Heuser Health

 

Why You Should Say “No” to Processed Foods

By: Lauren Berryman

Nowadays, Americans are busier than ever. From working nine to five to picking kids up from school to running errands around town and so on, we crave convenience.

Convenience takes the form of fast food restaurants, microwavable meals and vending machine snacks. However, these processed foods, which are presumed to be convenient, are actually problematic.

Processed foods are chemically modified to have longer shelf lives and are often frozen, canned or dried. If you look at the nutrition label on your bag of snack mix, you may see unfamiliar words like maltodextrin, sodium diacetate and fumaric acid. These sound more like chemical compounds that should be found in a lab rather than ingredients that should be ingested by our bodies.

These foods are also high in sugar and carbohydrates and lack healthy components, like fiber, protein, vitamins and minerals. Our bodies are tricked into finding these processed foods tasty because the additives cause our brains to release the hormone dopamine, increasing the feeling of happiness. 1

While these foods may make you feel satiated and happy, these feelings do not last long because these foods are quickly digested. Overeating becomes a risk because the body soon feels hungry and desires more dopamine to be released again.

Problems and tasks:
[1] List the healthy components that, according to the article on processed foods, these foods lack.
[2] In the article on processed foods, which hormone do the additives cause the brain to release?
The data has no connection to the article on processed foods.

Supplied entries:
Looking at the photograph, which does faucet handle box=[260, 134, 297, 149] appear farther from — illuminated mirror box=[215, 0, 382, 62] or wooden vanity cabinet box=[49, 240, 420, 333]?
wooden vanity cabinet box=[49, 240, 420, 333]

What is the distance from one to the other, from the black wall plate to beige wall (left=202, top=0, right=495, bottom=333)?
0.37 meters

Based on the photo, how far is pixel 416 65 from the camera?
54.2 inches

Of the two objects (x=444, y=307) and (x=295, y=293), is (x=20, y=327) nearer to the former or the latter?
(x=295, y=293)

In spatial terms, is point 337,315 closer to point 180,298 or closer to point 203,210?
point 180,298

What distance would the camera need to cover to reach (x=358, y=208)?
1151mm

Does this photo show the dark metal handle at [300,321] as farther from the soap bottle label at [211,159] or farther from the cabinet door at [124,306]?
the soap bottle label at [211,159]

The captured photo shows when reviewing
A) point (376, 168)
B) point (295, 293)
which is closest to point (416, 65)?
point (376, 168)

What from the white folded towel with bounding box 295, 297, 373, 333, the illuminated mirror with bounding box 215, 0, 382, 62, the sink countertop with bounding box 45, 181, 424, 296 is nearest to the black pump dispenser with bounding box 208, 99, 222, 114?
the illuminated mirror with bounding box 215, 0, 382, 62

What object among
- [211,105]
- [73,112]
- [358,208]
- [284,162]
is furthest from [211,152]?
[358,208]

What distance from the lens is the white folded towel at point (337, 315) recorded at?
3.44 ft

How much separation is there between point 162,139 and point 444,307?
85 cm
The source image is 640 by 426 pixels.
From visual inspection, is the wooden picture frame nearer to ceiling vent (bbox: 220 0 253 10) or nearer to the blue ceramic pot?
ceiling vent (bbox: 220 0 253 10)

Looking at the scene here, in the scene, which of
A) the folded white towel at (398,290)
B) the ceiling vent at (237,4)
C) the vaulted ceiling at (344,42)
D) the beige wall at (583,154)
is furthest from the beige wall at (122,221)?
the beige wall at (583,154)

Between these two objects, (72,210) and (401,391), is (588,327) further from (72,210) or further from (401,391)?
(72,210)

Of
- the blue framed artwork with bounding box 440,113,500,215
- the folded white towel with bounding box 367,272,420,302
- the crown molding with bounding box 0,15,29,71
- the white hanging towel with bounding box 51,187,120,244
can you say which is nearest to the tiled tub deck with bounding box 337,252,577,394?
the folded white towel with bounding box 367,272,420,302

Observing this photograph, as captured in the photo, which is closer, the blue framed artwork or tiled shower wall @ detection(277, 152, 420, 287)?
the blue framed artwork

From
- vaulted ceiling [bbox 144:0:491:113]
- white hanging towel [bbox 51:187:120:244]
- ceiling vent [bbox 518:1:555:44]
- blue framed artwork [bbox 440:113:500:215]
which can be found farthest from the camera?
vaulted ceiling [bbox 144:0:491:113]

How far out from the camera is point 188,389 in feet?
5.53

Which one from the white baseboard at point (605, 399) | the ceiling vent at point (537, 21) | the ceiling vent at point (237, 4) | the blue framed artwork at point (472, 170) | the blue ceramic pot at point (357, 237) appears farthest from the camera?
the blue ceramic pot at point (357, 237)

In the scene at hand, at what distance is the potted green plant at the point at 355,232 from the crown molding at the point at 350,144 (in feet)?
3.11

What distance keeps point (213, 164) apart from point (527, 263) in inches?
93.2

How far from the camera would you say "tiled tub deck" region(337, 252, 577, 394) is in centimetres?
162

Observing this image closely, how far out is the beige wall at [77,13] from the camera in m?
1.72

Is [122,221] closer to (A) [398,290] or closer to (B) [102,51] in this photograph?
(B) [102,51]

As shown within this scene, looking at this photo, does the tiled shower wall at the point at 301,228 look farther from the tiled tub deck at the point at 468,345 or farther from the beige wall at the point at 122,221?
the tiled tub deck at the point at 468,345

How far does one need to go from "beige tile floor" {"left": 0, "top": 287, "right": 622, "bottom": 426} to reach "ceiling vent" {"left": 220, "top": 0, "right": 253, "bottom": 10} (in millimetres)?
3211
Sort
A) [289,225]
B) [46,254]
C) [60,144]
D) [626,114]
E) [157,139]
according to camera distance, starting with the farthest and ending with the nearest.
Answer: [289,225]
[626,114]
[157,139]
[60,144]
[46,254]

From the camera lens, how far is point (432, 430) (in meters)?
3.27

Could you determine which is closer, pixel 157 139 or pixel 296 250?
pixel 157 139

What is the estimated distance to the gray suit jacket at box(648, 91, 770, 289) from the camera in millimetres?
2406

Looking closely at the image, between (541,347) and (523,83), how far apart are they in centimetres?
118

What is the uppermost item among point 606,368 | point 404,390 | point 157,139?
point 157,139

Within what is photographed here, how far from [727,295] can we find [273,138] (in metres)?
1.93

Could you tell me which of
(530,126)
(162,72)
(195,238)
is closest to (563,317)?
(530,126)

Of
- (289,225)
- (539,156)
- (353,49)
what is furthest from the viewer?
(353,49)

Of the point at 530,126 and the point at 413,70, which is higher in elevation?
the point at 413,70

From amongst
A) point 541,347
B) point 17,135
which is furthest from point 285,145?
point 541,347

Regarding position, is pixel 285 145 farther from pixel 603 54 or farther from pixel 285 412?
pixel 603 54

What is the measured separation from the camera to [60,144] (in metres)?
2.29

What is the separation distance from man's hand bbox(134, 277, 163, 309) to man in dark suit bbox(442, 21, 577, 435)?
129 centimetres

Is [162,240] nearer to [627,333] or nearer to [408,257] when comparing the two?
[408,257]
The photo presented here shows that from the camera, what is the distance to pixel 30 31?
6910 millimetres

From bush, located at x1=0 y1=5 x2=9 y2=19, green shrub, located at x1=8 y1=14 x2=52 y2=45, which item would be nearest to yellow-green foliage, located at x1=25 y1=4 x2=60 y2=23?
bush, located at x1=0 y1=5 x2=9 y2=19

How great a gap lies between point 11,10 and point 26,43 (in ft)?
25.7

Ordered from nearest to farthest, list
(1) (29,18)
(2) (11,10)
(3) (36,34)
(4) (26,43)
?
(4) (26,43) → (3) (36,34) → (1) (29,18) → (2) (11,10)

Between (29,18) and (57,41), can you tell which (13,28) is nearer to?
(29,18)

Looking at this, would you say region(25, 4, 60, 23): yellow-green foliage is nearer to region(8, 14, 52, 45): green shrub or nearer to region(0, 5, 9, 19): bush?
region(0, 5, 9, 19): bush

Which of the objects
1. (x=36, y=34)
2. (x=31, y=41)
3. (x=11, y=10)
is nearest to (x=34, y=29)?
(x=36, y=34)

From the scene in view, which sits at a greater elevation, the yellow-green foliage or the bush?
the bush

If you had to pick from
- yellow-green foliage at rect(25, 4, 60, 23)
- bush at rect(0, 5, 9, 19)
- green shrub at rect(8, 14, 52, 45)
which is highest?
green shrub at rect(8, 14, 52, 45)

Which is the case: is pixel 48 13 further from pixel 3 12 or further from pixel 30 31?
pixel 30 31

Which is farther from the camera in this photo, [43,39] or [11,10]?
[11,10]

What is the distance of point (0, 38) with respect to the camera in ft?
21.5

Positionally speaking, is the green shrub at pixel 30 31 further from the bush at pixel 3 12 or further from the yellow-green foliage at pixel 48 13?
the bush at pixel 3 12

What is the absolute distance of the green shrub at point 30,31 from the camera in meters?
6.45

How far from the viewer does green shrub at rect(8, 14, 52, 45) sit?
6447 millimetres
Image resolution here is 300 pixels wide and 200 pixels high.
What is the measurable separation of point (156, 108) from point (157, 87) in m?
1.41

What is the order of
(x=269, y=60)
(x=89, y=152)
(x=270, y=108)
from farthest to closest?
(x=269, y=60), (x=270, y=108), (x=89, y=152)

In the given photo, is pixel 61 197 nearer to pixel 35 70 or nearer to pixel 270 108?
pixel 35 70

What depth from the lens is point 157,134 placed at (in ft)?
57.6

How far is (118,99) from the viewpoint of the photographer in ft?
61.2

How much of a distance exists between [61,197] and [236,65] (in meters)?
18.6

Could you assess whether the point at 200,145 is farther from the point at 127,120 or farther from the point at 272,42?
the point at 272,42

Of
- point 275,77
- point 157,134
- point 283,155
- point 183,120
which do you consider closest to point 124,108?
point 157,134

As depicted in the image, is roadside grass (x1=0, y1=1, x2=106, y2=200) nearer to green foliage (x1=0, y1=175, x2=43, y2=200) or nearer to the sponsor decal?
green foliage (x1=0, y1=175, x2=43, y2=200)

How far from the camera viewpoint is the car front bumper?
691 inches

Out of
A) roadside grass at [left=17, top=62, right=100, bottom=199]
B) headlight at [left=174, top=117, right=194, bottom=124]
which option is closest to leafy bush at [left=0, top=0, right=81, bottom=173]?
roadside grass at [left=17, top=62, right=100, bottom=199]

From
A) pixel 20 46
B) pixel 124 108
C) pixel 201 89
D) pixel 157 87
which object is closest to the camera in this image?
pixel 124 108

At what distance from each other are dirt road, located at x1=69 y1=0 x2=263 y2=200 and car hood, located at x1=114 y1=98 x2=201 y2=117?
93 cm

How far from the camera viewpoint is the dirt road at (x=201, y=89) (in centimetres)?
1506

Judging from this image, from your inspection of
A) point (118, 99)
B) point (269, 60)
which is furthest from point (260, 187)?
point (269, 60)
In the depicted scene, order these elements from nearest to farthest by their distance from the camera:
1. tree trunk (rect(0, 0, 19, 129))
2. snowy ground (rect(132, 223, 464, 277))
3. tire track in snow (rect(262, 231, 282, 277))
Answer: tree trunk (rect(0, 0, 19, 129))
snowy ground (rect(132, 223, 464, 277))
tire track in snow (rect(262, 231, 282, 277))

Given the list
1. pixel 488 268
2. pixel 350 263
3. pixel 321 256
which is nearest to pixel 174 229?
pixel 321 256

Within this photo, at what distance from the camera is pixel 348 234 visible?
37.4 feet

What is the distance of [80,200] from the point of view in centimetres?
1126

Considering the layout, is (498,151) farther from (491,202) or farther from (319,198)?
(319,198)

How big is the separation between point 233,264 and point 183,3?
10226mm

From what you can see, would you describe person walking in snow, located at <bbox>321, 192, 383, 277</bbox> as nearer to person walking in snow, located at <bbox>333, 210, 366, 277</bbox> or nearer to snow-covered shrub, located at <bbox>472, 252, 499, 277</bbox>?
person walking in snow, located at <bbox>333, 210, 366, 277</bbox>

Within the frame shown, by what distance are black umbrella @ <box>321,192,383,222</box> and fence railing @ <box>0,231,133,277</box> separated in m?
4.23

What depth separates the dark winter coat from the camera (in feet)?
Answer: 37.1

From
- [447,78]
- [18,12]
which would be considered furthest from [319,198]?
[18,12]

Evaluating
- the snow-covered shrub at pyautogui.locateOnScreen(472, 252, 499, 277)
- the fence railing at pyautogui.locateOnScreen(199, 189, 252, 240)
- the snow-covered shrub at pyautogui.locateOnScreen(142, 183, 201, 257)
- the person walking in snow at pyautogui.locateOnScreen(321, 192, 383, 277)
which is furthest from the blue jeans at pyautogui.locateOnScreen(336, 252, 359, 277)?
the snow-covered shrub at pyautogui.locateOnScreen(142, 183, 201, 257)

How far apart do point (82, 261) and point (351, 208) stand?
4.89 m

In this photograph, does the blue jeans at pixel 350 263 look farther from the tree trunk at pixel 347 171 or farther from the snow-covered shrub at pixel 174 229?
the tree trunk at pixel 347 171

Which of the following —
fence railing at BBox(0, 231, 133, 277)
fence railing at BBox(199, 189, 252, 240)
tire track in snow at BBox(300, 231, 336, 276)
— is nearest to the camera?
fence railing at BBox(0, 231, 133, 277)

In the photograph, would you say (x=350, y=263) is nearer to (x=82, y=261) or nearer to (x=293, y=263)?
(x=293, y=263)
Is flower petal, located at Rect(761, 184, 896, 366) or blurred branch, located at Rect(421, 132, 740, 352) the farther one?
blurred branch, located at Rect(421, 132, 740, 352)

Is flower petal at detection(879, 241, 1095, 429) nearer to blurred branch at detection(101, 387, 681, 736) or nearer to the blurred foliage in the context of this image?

Per-task answers:
[1] Fiber, protein, vitamins, minerals

[2] Dopamine